You sell your original artwork on Twitter for £100, including a frame and postage. How and why? Are they the "drafts" before the real thing?
“Yes, it’s all draft work. Every painting, when I'm working out a large piece, starts with very small sketches. They help me develop subjects and I have to make a living too so it works on a commercial level. A lot of people come back for more and then move on to buy bigger pieces. I've been painting since I was ten years old so it’s taken me twenty-eight years to develop my style.”
“Everything comes from a red, yellow and blue. I use Cadmium Yellow, occasionally Naples Yellow, Alizarin Crimson, occasionally Cadmium red and I use Cerulean, Cobalt and Ultramarine as my three blues.”
I find social media sites take up too my time when I could be painting. What benefits have you gained by using social media sites and have you experienced any drawbacks?
“Find which one works for you.

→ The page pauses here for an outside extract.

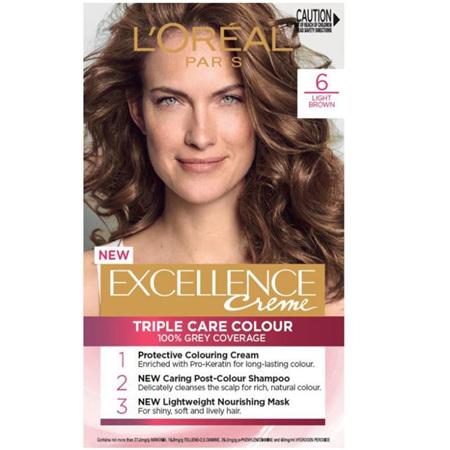 EXCELLENCE Hair Colour 6 Light Brown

There is no doubt to be successful on any social media forum takes time. There is no dipping your toe in the water, you may as well not bother, immerse yourself in it. I have found Twitter works for me. I devote at least fifteen hours a week to it but then I don’t advertise. I get 50, 60, 70 followers a day, I've got about eighty thousand followers now – you can’t really ignore it. It’s taken me seven years to get to the point I'm at. I don’t think there are any downsides – why would there be?”
What is/are your goal(s) as an artist?
“I think that if I continue to push by myself, explore, be true to my own worth and not go commercial, be true to me then all my other goals will fall into place. Provided I work hard. If I look at where I was 10 years ago and where I am now on that same trajectory, in 10 years time, I’ll be absolutely fine. That’s the only way I can look at it.”
Watercolour painting is full of "rules". What rules, if any, do you break?
“Well, you are constricted by the medium. Have a look at my website and read about my Überpainting style which is like screen printing. I compare it to a sonnet where I really have got a structure. There are rules I uphold. Each painting is made within a rule-set which is tighter than the rules you already have in watercolour. I put dark colours over light colour, I've taken that concept and redefined it – you've got to try and break rules but at the end of the day it’s physics and you can’t beat physics. That’s all watercolour is – physics. It’s putting grains of sediment in a certain way, it’s layering them, it’s just physics.”
“Don’t be afraid.
…don’t fear the paper, if you make a mistake, start again!”